**WHAT YOU ARE ASKED TO DO**
Rewrite every line of the records, beginning at the line that has "Taking a careful look at this scene, of" and stopping after the line that has "At what distance from the observer". Shift each coordinate in the answers up by 112 and leave everything else as it is.

**EXCERPTED DATA**
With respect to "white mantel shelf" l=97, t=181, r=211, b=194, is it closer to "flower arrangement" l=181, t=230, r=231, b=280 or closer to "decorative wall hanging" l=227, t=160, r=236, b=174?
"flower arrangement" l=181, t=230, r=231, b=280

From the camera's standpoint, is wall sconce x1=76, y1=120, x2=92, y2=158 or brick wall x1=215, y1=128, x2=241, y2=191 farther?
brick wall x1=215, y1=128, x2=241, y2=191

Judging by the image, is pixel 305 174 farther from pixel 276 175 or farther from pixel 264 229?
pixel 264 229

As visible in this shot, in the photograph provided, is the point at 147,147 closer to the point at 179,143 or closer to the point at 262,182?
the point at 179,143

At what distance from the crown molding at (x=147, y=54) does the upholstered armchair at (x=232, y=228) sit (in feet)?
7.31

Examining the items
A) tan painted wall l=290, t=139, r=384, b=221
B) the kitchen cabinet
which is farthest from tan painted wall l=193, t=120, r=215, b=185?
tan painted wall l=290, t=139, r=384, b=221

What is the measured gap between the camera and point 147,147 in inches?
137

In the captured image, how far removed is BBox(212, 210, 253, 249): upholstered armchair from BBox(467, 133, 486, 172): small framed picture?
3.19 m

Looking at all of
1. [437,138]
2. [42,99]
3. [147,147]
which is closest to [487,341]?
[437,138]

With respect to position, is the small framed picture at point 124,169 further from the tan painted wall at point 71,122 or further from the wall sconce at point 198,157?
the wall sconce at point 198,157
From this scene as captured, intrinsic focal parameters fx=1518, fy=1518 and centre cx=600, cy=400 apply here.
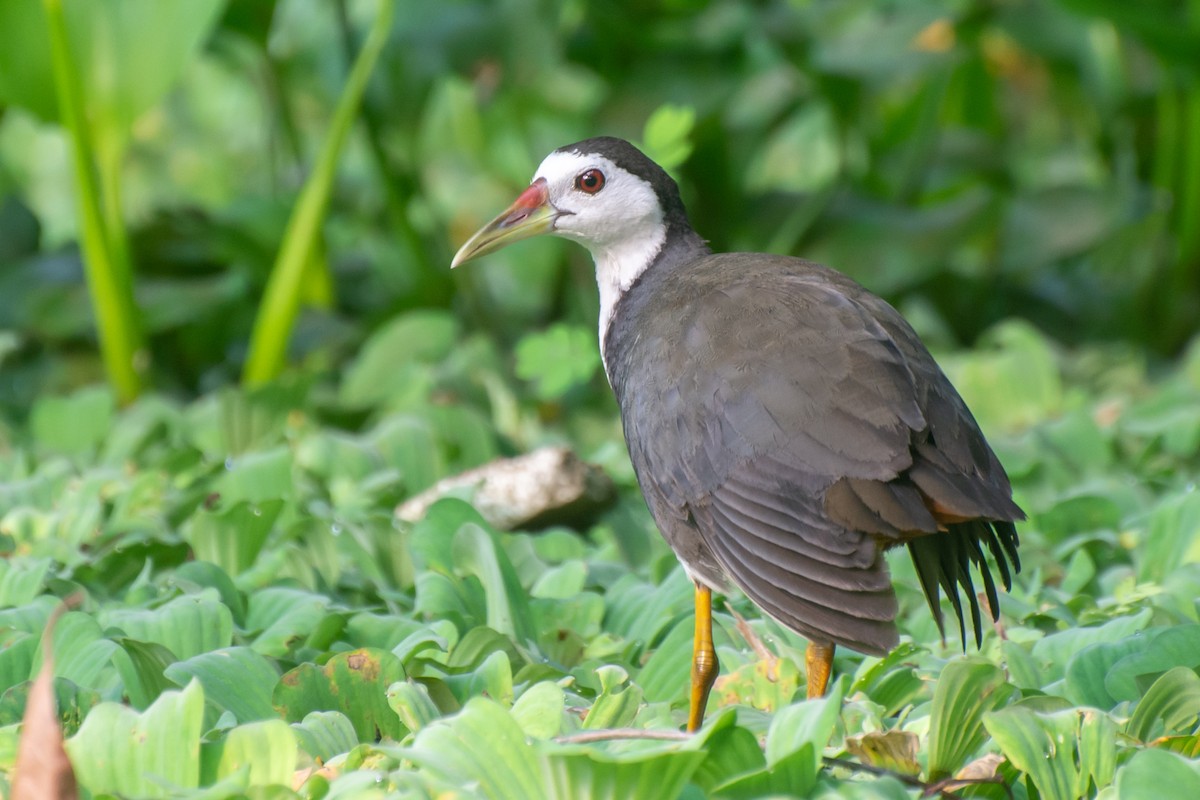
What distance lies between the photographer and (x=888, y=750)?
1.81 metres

--

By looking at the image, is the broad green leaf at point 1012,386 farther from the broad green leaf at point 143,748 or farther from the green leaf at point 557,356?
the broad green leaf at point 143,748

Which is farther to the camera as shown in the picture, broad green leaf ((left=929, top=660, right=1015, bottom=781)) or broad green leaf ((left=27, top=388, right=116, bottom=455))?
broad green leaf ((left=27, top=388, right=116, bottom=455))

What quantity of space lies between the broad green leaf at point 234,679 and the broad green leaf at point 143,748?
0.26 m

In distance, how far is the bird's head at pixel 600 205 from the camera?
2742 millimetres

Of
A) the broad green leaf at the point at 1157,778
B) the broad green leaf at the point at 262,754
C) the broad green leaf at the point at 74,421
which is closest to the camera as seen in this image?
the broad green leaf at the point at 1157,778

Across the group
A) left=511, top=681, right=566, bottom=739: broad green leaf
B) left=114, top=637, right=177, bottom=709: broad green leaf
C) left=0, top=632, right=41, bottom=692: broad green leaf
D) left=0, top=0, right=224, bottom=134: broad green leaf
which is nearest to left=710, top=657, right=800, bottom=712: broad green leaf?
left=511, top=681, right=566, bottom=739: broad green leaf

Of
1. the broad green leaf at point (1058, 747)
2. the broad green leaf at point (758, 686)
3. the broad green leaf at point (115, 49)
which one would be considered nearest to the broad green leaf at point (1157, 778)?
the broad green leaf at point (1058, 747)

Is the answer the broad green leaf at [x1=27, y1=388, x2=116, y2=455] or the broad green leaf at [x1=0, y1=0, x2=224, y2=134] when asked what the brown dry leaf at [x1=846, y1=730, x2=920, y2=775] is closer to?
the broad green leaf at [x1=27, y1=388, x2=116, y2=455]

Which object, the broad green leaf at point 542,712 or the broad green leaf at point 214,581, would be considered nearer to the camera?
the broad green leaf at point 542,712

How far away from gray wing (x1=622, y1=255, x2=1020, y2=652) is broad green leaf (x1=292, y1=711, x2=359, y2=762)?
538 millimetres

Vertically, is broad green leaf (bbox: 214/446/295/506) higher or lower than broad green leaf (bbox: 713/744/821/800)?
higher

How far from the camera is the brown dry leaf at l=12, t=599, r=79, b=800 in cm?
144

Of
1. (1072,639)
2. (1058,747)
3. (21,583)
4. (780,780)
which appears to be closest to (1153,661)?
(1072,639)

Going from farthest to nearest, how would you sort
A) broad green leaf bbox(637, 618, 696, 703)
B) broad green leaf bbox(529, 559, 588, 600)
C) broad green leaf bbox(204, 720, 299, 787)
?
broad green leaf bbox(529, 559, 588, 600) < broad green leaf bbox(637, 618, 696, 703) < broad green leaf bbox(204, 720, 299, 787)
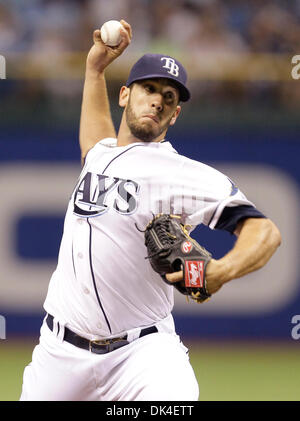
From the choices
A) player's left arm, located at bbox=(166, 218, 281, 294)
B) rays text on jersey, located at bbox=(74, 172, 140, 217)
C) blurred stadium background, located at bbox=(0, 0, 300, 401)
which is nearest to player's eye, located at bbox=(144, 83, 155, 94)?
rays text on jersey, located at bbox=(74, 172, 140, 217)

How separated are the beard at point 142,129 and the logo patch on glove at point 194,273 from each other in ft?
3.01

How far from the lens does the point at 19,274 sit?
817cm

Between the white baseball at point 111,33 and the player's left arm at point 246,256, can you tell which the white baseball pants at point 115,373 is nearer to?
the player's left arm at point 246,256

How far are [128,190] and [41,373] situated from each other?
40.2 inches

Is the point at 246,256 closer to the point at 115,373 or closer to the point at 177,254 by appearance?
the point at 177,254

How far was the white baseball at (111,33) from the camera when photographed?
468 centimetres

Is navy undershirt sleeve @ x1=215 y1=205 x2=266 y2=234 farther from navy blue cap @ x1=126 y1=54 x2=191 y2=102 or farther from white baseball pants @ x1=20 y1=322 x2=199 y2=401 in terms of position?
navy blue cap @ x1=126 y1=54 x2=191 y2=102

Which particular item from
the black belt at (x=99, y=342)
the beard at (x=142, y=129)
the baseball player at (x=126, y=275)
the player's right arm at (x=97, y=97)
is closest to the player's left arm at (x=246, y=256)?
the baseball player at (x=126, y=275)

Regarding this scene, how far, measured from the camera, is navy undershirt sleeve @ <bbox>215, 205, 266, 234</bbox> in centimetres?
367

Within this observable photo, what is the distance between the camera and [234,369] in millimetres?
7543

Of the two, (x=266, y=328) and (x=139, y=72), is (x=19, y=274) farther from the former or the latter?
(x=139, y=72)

--

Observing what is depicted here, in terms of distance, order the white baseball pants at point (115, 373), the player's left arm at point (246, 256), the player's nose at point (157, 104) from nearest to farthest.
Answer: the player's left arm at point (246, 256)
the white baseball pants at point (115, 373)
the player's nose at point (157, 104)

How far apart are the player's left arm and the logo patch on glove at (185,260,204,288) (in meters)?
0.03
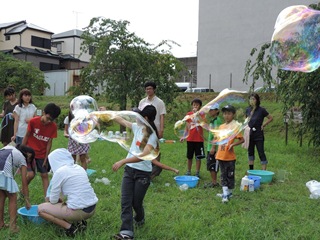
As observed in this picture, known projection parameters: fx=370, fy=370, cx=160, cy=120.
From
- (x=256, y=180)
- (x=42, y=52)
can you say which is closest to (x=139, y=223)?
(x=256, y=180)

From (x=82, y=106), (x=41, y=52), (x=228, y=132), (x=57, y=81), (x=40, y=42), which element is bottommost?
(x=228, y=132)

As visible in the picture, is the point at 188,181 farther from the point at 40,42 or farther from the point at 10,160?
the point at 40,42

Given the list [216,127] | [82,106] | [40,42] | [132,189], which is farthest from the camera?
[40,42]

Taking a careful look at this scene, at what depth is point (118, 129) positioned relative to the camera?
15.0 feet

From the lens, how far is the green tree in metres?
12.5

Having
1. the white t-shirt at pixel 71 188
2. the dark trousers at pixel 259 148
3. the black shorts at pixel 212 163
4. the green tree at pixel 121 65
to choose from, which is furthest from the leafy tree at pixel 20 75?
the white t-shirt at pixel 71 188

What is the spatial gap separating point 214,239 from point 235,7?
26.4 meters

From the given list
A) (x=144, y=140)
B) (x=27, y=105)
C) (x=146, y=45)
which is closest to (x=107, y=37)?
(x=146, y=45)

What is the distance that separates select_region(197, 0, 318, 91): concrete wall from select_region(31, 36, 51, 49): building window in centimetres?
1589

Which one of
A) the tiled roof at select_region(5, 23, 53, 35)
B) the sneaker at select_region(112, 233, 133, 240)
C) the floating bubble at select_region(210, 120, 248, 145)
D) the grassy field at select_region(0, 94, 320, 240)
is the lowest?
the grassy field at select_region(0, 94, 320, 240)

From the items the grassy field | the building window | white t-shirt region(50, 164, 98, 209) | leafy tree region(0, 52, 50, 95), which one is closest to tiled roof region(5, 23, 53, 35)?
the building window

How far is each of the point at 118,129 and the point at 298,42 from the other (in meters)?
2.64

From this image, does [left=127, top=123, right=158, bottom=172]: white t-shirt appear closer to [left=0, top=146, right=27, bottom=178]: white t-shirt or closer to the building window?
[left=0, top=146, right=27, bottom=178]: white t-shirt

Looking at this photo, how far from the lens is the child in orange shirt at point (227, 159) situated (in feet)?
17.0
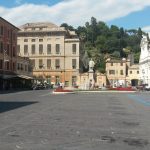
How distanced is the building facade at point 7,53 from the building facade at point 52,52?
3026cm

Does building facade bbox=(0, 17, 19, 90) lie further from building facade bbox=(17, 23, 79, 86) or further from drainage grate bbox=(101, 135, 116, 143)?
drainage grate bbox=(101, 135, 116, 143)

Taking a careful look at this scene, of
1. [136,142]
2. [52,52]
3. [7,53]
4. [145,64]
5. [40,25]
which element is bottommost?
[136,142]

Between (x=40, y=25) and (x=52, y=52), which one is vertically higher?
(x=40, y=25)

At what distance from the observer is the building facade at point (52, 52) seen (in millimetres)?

**FULL OUTPUT**
Taking a careful look at this scene, of
1. [136,142]
2. [52,52]
3. [7,53]
4. [145,64]
5. [40,25]
which element is bottommost?
[248,254]

Between (x=40, y=25) and (x=52, y=52), which one is vertically higher?
(x=152, y=137)

At what distance from the observer is the building facade at point (52, 52) seen (in millimetres)?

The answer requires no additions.